Après avoir débarqué en Normandie, les troupes alliées de libération se dirigent vers Brest. Tout au long de leur progression, des échanges se font entre la population locale et les libérateurs (café, essence contre de l’eau-de-vie et autres denrées alimentaires). Un détachement de soldats noirs américains du service de l’Intendance campe dans un bois, ausud de Guiclan. C’est alors qu’une jeune mère de famille est assassinée.

L’auteur décrit avec finesse le microcosme paysan, la mentalité léonarde, les réactions face au drame insupportable. La libération de Morlaix fait l’objet de plusieurs pages colorées et documentées où la joie de la liberté retrouvée ne fait pas oublier la gravité du climat ambiant dans une ville qui abrite la Cour martiale.

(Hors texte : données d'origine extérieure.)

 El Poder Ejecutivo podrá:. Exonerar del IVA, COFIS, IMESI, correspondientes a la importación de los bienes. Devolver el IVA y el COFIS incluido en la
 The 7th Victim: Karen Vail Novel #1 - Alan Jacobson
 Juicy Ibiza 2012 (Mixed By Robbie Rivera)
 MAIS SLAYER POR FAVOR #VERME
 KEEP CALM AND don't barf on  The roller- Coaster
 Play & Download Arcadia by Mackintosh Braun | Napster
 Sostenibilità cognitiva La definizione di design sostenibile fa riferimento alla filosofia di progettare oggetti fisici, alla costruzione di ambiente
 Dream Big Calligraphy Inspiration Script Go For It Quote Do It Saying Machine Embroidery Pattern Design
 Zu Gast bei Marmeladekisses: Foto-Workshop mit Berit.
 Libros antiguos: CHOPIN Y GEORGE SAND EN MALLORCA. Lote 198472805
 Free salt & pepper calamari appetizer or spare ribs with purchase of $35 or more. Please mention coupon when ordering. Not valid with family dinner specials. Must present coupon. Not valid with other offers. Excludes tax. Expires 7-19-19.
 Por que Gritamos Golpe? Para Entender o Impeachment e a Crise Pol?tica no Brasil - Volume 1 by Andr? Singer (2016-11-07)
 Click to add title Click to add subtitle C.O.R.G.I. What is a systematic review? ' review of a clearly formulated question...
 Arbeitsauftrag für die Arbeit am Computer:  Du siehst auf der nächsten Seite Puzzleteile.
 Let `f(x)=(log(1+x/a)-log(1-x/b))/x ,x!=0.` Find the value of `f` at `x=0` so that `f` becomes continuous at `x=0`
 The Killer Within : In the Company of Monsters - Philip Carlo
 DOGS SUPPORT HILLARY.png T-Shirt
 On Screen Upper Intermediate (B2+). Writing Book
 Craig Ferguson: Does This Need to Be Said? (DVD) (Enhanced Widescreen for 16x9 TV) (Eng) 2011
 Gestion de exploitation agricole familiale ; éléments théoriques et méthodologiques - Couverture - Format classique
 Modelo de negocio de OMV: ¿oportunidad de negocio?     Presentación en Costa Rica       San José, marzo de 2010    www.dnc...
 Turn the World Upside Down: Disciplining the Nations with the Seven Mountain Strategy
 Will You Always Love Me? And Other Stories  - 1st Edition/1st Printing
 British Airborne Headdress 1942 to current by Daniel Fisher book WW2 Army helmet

« J’ai eu vingt ans à Ravensbrück » de Béatrice de Toulouse Lautrec

20 ans ravensbruckBéatrix de Toulouse-Lautrec et sa mère ont été arrêtées par la Gestapo de Lyon en juin 1944, internées au fort de Montluc, puis déportées à Ravensbrück en août et libérées en avril 1945.  L’auteur, qui avait vingt ans en 1944 et était alors Mlle de Gontaut-Biron, a raconté son épreuve dès 1946, sans intention de publication, pour se libérer de ce qu’elle venait de vivre. Mais le manuscrit a circulé anonymement, signé « matricule 75 537 »; dès 1948, trente-trois ans avant sa première édition en 1981. On ne saurait mieux définir ce document très différent des ouvrages postérieurs sur la déportation que par ce jugement de Martin du Gard : « Peu de ces rescapés ont su rendre si fidèlement, si humblement, avec une telle absence de cabotinage et de tricherie, ce qu’a été leur vie de tous les jours, ses grandes angoisses, ses dangers, ses petites peines, ses petites joies. » Et par celui d’Albert Camus qui le reçut lui aussi sans nom d’auteur: « On ne peut pas ne pas être profondément touché par le ton même du récit. Garder l’amour de la vie, la confiance, l’humour quelquefois, la tendresse toujours au milieu des charniers, c’est un tour de force ou une grâce, je ne sais pas. »

Procédant par une succession de scènes et de dialogues qui forment un tableau riche de spontanéité, d’émotion, d’amour et de simplicité, Béatrix de Toulouse-Lautrec fait surgir, sans chercher à philosopher, les mille misères de la vie carcérale, l’angoisse de la mort, mais aussi l’espoir et les petites joies qu’un rien suffisait à faire jaillir dans le malheur.

Ce que je retiens de ce livre : de vrais fous rires lancés à la barbe des tortionnaires !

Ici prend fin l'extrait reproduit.